EXERCISE PROMPT: Continue the news article on Pennsylvania's aging population from the point where it stops.

TEXT EXCERPT:
-*-*-
Census shows graying of Pa.
STATE COLLEGE — Pennsylvania is showing its gray in Census figures being released today, with the median age of residents having inched past 40 as the first baby boomers approach retirement age.
Counties in rural northern Pennsylvania, as well as areas in western parts of the state once teeming with steel mills and coal mines were among the oldest in the commonwealth, according to the statistics from the 2010 head count providing fresh evidence of a long-developing trend.
Also factoring in is the maturation of the massive baby boom generation, the oldest of whom turn 65 this year. Plus, the percentage of Pennsylvania homes with children dipped to 29.9, down from 32.6 percent in 2000.
The consequences are broad in Pennsylvania.
While leaders try to reverse the “brain drain” of young, educated residents to warmer or more lucrative locales, state lawmakers mull balancing the needs of a population living longer while trying to cut into a massive budget deficit.
-*-*-
STUDY MATERIAL:

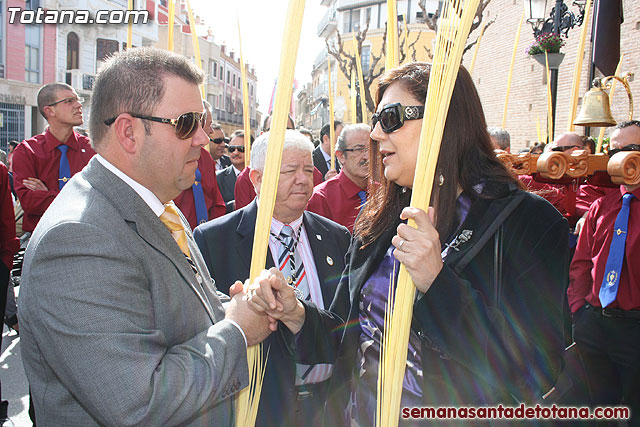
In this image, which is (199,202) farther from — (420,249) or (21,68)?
(21,68)

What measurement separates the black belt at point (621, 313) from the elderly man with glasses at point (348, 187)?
1.75 meters

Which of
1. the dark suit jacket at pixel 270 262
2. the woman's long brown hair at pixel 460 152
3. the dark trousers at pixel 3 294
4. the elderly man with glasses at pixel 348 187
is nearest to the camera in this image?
the woman's long brown hair at pixel 460 152

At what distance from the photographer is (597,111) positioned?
3.23m

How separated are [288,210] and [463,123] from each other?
46.8 inches

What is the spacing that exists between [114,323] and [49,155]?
3.62 meters

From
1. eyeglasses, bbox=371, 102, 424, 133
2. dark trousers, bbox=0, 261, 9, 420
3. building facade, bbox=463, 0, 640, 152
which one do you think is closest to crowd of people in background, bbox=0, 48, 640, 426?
eyeglasses, bbox=371, 102, 424, 133

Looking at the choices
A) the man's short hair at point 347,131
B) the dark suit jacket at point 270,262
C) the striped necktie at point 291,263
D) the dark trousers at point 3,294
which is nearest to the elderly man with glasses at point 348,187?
the man's short hair at point 347,131

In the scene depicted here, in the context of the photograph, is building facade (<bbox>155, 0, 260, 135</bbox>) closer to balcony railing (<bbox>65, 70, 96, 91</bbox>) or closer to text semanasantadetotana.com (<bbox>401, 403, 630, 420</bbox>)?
balcony railing (<bbox>65, 70, 96, 91</bbox>)

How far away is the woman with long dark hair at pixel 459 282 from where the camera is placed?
141cm

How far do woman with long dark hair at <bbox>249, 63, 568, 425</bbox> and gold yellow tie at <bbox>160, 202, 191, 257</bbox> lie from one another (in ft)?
1.26

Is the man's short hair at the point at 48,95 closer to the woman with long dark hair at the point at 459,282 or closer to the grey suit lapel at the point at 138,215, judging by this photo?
the grey suit lapel at the point at 138,215

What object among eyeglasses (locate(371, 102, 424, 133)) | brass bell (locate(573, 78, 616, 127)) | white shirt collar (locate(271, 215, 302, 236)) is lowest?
white shirt collar (locate(271, 215, 302, 236))

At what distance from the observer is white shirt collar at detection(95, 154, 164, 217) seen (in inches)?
59.6

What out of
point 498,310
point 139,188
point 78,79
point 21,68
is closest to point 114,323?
point 139,188
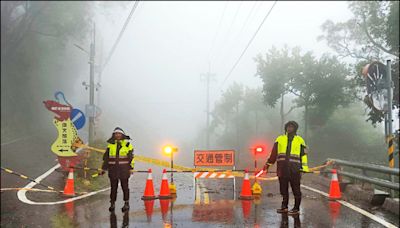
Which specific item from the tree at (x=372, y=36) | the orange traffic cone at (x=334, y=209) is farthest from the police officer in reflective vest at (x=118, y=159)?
the tree at (x=372, y=36)

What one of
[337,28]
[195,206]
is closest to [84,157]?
[195,206]

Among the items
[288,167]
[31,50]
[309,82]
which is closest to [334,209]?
[288,167]

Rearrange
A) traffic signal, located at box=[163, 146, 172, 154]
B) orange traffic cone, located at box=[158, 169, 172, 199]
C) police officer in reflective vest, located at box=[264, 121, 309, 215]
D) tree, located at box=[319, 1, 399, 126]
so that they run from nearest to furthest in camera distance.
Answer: police officer in reflective vest, located at box=[264, 121, 309, 215] < orange traffic cone, located at box=[158, 169, 172, 199] < traffic signal, located at box=[163, 146, 172, 154] < tree, located at box=[319, 1, 399, 126]

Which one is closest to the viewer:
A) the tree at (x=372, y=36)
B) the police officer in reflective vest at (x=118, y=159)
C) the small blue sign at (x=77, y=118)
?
the police officer in reflective vest at (x=118, y=159)

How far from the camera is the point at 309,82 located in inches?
977

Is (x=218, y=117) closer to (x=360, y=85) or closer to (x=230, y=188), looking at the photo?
(x=360, y=85)

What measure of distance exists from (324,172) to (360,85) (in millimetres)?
11517

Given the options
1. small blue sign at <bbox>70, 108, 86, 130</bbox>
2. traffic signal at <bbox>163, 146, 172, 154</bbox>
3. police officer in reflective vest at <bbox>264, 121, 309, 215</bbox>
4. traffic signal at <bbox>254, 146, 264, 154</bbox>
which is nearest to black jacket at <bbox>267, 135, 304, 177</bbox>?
police officer in reflective vest at <bbox>264, 121, 309, 215</bbox>

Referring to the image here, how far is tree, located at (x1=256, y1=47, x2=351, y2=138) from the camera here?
80.1 ft

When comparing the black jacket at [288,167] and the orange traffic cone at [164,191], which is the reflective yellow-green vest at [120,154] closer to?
the orange traffic cone at [164,191]

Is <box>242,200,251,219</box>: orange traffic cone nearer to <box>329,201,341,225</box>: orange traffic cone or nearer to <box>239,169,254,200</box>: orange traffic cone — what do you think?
<box>239,169,254,200</box>: orange traffic cone

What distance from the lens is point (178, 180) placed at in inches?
571

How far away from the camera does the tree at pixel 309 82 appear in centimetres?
2441

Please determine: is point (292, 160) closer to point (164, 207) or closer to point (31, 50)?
point (164, 207)
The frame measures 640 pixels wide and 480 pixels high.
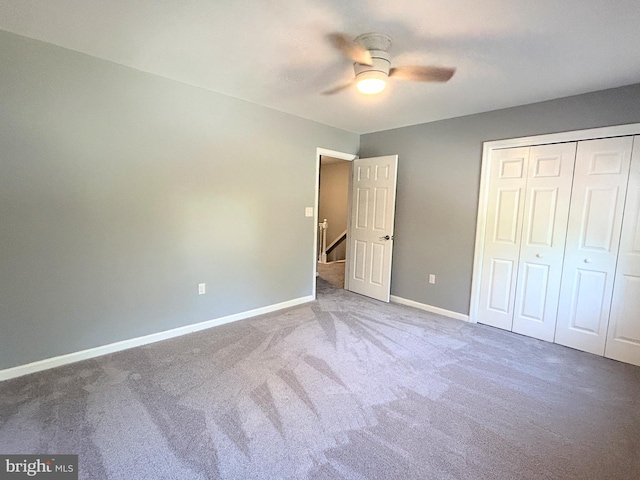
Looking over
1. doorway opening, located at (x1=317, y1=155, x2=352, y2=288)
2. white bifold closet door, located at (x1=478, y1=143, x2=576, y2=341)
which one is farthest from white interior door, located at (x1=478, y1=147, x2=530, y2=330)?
doorway opening, located at (x1=317, y1=155, x2=352, y2=288)

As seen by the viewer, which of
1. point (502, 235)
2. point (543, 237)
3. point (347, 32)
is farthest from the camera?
point (502, 235)

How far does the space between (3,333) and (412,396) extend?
2.94 meters

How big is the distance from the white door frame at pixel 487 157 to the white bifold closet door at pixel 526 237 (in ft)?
0.16

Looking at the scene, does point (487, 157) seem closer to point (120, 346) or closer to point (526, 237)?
point (526, 237)

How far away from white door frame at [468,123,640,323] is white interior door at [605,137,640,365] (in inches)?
11.3

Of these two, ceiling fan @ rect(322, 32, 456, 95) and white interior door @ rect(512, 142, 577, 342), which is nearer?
ceiling fan @ rect(322, 32, 456, 95)

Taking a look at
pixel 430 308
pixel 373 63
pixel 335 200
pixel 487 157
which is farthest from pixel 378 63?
pixel 335 200

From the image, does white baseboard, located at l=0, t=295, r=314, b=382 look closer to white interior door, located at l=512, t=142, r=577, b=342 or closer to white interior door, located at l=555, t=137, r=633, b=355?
white interior door, located at l=512, t=142, r=577, b=342

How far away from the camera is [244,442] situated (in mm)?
1692

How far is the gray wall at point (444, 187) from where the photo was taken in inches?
123

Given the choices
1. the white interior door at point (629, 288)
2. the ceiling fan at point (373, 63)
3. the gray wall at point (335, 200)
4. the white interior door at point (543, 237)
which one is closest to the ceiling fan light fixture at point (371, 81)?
the ceiling fan at point (373, 63)

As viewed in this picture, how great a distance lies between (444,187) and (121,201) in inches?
136

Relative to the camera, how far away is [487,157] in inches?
134

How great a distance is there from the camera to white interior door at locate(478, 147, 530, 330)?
324 cm
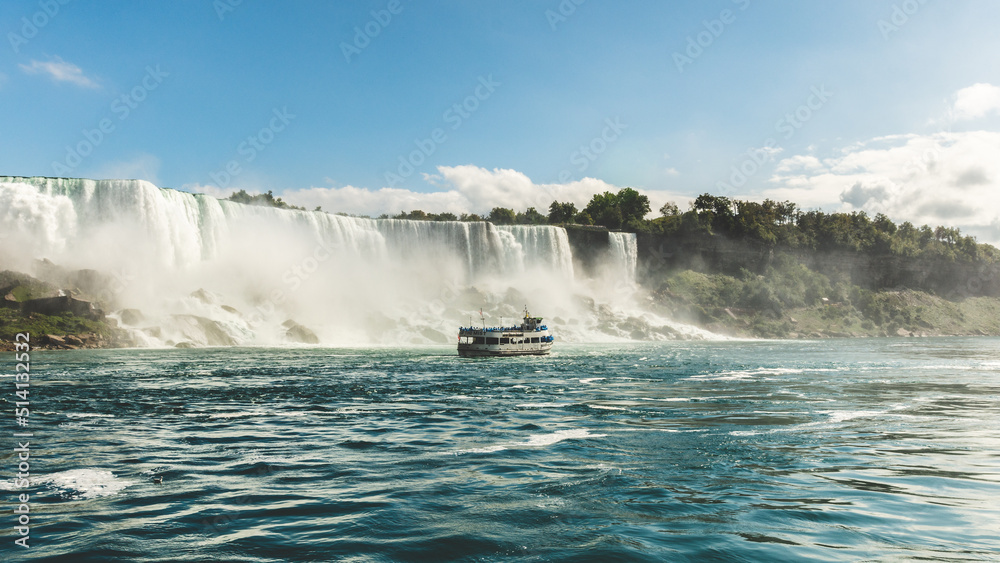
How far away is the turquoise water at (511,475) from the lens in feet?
25.1

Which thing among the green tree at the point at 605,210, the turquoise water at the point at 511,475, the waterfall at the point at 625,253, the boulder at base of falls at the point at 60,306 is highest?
-*-*-
OUTPUT OF THE EXERCISE:
“It impacts everything from housing to transportation to child care. Cultural institutions, medical care and even the trajectory of how people define their lives,” said Dr. Neil Resnick, director of the University of Pittsburgh Institute on Aging. “Most people born now have a good chance of making it to 100, so in that context why would you need to figure out what your major is by 21 or 22?”
The median age of Pennsylvania’s 12.7 million residents in 2010 was 40.1, up from 38.0 in 2000, according to the latest batch of census data that sheds more light on age and household makeup. Data for all states have yet to be released, so a national comparison can’t be made.
A separate Census Bureau survey in 2009 had Pennsylvania tied with New Hampshire for the fifth-oldest median age in the country behind Maine, Vermont, West Virginia and Florida.
There was a 29 percent increase in the number of residents age 85 and older to more than 305,000, though they represent just over 2 percent of the population.
“It just means increased demands for social services and a political conundrum for politicians who want to cut funding for them,” said G. Terry Madonna, a political scientist at Franklin & Marshall College in Lancaster.
There was a 2 percent jump in the number of residents 65 and older to about 1.9 million, or about 15 percent of the population.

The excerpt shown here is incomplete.